**WHAT IS EXPECTED:** Copy out the entries below exactly as they stand, but only from the line containing "scientific name: Thamnophis sirtalis sirtalis" through the line containing "scientific name: Lepus californicus".
━━━━━━
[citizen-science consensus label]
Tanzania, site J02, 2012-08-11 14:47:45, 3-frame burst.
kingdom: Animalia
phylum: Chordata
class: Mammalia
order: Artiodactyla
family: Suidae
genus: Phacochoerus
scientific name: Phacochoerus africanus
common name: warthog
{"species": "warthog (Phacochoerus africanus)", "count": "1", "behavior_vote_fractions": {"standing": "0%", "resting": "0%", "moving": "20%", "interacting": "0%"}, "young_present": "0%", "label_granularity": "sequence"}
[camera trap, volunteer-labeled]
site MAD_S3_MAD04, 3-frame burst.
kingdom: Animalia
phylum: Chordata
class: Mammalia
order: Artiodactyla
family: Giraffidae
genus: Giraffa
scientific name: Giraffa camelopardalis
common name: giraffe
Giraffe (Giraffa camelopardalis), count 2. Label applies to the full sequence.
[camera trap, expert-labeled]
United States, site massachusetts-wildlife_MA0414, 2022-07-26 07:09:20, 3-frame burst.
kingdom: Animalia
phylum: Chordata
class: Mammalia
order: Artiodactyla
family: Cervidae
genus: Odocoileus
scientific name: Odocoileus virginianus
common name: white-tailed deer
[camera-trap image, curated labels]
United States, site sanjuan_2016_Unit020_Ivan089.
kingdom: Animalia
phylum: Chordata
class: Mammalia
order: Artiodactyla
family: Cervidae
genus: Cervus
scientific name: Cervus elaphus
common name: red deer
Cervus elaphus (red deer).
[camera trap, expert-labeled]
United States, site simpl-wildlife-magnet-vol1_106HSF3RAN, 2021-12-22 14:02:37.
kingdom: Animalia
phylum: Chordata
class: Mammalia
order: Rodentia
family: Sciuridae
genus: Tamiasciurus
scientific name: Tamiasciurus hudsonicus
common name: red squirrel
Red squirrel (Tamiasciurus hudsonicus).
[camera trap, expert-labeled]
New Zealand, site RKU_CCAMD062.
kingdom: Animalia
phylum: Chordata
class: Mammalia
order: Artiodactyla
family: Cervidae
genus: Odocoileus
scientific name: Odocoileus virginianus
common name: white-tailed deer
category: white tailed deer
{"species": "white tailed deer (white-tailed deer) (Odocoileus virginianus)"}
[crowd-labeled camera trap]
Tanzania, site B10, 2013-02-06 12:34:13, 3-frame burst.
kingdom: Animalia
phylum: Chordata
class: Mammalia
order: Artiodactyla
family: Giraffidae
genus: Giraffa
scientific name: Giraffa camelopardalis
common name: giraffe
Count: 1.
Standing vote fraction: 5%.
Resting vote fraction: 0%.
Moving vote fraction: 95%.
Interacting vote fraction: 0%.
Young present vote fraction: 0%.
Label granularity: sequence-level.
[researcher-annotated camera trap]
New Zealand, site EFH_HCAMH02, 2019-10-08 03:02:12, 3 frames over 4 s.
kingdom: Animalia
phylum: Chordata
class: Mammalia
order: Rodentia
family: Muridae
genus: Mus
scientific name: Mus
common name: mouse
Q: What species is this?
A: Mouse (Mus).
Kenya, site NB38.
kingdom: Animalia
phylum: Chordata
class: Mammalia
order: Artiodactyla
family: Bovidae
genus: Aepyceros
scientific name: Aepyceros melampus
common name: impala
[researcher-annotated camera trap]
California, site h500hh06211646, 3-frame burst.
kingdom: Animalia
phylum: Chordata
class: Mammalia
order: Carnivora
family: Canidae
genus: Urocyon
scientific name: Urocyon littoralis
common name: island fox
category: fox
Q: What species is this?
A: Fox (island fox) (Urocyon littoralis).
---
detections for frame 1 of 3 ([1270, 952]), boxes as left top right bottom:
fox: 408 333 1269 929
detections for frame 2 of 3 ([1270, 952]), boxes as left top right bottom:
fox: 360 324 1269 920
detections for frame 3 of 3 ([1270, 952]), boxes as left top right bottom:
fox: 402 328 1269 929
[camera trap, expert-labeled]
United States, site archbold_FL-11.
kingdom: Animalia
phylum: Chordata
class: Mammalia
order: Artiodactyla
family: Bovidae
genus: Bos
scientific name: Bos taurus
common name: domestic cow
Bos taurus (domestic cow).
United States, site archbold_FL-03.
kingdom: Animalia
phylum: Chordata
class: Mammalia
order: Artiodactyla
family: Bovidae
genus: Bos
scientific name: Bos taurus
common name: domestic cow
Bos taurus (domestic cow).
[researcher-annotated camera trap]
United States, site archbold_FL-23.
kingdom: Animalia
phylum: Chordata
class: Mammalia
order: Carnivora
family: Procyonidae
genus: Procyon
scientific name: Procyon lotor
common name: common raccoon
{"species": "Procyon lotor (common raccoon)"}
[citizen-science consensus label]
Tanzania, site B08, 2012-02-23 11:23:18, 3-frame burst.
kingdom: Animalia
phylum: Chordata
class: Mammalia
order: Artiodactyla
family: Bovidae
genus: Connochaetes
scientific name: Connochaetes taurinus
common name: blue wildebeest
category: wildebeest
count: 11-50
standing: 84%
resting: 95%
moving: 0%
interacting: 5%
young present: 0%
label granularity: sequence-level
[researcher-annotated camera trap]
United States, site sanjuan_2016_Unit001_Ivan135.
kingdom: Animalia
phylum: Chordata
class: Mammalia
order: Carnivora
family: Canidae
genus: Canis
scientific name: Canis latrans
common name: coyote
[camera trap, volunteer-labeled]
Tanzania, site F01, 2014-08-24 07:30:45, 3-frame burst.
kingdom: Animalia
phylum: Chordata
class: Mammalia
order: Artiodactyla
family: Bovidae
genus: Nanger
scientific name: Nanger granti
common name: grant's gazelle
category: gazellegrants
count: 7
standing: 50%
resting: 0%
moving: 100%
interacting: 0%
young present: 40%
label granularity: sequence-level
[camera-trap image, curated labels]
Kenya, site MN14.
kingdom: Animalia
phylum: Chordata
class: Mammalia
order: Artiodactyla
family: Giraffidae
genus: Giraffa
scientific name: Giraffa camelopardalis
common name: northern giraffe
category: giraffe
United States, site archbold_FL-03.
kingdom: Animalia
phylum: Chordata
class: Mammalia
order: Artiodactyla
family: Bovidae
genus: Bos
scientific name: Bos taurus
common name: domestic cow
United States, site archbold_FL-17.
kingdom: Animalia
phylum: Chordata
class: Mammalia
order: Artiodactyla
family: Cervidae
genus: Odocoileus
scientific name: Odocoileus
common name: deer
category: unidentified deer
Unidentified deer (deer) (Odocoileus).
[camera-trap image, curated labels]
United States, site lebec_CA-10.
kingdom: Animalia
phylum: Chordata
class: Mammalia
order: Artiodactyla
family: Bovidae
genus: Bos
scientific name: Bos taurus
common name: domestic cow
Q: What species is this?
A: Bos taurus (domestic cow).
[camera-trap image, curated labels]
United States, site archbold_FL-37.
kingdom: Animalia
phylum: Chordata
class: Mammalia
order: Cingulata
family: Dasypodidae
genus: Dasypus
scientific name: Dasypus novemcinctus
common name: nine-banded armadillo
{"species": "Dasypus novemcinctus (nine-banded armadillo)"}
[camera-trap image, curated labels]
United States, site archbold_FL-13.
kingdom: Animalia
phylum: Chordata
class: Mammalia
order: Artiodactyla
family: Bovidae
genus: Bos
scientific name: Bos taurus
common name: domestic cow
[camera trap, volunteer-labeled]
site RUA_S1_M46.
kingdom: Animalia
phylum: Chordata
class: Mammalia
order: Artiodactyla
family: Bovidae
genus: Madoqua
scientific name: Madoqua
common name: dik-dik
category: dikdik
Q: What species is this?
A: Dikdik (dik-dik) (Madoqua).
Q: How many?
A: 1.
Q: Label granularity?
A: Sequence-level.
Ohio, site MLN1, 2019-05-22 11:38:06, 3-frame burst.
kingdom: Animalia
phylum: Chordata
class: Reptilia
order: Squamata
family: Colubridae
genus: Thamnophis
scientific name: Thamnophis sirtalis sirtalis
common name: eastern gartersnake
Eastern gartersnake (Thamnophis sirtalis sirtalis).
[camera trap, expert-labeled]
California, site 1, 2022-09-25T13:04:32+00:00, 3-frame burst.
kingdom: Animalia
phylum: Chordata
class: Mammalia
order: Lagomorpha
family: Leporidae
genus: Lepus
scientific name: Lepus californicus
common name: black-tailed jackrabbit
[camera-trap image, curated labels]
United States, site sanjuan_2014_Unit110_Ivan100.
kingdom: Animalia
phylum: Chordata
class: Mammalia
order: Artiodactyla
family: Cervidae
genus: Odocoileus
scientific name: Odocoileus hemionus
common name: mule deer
━━━━━━
**SOLUTION FOR THIS PROBLEM:**
scientific name: Thamnophis sirtalis sirtalis
common name: eastern gartersnake
Eastern gartersnake (Thamnophis sirtalis sirtalis).
[camera trap, expert-labeled]
California, site 1, 2022-09-25T13:04:32+00:00, 3-frame burst.
kingdom: Animalia
phylum: Chordata
class: Mammalia
order: Lagomorpha
family: Leporidae
genus: Lepus
scientific name: Lepus californicus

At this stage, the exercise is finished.